Organizations that solicit contributions and memberships generally fall into one of the following four tax exempt categories: 501(c)(3), 501(c)(4) 501(c)(6), and 501(c)(19). These numbers correspond to the sections of the Internal Revenue Code that describe these organizations.While its 501(c)(3) status determines that an organization is eligible to receive tax deductible donations, its foundation status determines the limits of an individual donor’s deduction.

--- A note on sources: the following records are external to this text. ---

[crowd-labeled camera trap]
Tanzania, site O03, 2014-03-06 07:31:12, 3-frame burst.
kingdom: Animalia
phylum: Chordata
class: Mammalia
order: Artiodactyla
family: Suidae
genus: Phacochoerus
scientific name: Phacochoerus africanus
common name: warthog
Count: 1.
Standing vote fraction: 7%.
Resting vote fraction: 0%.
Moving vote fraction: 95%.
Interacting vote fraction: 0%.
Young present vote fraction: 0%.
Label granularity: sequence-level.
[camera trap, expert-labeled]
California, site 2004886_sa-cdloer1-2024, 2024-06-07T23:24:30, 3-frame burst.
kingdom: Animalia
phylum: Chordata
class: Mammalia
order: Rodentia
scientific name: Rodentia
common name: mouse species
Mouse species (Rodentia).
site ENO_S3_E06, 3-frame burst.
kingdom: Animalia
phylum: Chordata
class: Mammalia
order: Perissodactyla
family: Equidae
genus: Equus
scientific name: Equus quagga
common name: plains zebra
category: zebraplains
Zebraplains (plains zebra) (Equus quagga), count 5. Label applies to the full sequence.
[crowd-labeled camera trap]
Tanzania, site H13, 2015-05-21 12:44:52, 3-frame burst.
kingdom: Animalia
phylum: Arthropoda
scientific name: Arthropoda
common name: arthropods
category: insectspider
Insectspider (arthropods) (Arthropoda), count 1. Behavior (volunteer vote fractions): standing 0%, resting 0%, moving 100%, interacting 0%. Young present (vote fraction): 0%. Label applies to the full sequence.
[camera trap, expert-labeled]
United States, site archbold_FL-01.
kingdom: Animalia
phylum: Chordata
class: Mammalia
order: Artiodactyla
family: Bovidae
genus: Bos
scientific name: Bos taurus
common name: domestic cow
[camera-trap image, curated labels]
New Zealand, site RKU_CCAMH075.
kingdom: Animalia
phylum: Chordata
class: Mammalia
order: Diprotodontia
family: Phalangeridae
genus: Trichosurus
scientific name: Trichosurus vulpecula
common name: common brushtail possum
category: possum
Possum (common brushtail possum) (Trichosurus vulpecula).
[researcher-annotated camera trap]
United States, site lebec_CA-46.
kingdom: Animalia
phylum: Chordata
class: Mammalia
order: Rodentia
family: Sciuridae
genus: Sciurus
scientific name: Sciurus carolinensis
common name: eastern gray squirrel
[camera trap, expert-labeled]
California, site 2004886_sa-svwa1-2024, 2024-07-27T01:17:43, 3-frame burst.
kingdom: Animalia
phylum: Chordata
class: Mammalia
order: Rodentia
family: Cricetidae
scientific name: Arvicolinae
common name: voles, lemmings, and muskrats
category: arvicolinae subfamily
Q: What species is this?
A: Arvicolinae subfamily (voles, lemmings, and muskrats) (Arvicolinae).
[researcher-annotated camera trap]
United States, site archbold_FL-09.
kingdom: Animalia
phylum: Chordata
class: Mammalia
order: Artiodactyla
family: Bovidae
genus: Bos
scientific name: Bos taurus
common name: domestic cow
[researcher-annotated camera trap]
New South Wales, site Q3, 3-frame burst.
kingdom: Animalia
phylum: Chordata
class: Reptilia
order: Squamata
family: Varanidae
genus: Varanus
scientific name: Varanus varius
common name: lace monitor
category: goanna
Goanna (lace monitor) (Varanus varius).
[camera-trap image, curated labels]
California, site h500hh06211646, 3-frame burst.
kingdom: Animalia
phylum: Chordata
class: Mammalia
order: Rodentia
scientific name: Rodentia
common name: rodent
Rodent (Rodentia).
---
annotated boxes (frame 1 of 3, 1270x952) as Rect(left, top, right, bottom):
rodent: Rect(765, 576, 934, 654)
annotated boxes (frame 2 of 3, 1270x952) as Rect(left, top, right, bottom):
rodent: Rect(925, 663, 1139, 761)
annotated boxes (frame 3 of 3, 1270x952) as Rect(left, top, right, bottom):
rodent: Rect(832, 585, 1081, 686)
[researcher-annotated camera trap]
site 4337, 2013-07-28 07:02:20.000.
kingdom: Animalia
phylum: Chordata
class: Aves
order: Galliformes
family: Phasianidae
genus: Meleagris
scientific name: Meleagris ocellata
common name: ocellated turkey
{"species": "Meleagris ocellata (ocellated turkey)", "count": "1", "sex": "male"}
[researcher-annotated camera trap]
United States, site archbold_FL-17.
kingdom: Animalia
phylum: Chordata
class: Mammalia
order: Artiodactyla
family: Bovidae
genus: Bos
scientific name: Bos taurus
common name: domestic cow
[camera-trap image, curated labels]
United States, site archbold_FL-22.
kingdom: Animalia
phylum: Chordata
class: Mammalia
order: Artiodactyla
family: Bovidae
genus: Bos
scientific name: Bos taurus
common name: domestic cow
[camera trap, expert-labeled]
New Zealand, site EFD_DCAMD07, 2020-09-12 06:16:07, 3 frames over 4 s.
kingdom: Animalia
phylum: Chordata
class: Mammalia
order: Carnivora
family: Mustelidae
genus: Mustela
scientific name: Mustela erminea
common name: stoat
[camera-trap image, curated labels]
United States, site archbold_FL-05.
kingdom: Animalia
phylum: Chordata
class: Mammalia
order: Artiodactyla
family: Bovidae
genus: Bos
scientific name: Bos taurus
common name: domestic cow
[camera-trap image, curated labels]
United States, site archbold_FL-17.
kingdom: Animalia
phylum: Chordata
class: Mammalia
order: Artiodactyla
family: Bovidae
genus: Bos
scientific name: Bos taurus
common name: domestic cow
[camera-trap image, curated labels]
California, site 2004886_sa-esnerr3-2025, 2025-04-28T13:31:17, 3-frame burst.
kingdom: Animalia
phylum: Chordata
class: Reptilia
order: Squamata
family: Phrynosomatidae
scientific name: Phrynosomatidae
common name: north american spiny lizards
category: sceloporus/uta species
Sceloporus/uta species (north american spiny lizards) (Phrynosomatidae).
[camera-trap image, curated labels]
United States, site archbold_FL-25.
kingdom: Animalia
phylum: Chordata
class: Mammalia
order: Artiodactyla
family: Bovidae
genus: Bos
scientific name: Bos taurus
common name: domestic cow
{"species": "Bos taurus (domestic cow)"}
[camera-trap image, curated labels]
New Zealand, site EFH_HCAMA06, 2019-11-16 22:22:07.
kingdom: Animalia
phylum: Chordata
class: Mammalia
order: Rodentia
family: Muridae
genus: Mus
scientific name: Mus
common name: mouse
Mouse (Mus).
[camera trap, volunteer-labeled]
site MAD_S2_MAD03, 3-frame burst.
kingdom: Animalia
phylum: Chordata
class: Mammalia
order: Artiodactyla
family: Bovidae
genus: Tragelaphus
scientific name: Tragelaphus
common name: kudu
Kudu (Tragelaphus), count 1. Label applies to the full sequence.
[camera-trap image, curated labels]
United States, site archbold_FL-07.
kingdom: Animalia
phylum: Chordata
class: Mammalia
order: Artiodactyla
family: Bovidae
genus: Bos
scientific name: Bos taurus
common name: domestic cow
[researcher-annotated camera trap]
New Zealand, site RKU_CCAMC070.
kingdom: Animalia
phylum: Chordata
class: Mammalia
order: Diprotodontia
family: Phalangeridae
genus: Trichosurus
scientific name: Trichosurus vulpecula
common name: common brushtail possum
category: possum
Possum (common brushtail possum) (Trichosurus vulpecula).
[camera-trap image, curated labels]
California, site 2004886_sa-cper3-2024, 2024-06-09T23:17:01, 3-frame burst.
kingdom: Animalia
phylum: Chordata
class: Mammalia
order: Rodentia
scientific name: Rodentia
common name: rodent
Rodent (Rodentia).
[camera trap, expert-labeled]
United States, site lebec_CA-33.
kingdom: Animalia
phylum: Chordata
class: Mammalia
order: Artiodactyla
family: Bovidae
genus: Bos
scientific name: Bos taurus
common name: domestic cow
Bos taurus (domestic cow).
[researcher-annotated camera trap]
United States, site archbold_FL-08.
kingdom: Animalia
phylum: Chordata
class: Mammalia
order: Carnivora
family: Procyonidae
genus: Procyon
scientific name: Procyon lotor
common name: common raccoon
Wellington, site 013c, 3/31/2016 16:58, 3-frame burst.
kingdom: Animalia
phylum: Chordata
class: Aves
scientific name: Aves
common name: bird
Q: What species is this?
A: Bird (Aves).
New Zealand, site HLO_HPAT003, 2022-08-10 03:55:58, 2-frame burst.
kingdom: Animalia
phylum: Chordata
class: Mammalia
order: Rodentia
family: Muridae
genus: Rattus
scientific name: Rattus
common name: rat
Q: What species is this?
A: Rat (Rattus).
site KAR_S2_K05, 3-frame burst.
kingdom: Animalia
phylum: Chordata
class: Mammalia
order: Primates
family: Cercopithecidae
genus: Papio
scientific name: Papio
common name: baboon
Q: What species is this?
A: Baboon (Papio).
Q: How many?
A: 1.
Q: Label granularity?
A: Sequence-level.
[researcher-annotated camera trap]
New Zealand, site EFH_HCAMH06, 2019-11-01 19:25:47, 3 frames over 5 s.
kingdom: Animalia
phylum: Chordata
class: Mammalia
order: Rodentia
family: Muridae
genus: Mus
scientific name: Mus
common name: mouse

The three principal classifications of 501(c)(3) organizations are as follows:
A public charity (identified in IRS terms as “not a private foundation”) normally receives a substantial part of its income, directly or indirectly, from the general public or from the government. The public support must be fairly broad, not limited to a few individuals or families. Public charities are defined in the Internal Revenue Code under sections 509(a)(1) through 509(a)(4).
A private foundation, sometimes called a non-operating foundation, receives most of its income from investments and endowments. This income is used to make grants to other organizations, rather than being disbursed directly for charitable activities. Private foundations are defined in the Internal Revenue Code under section 509(a) as 501(c)(3) organizations which do not qualify as public charities.
A private operating foundation is a private foundation that devotes most of its earnings and assets directly to the conduct of its tax exempt purposes, rather than to making grants to other organizations for these purposes. Private operating foundations are defined in the Internal Revenue Code under section 4942(j)(3).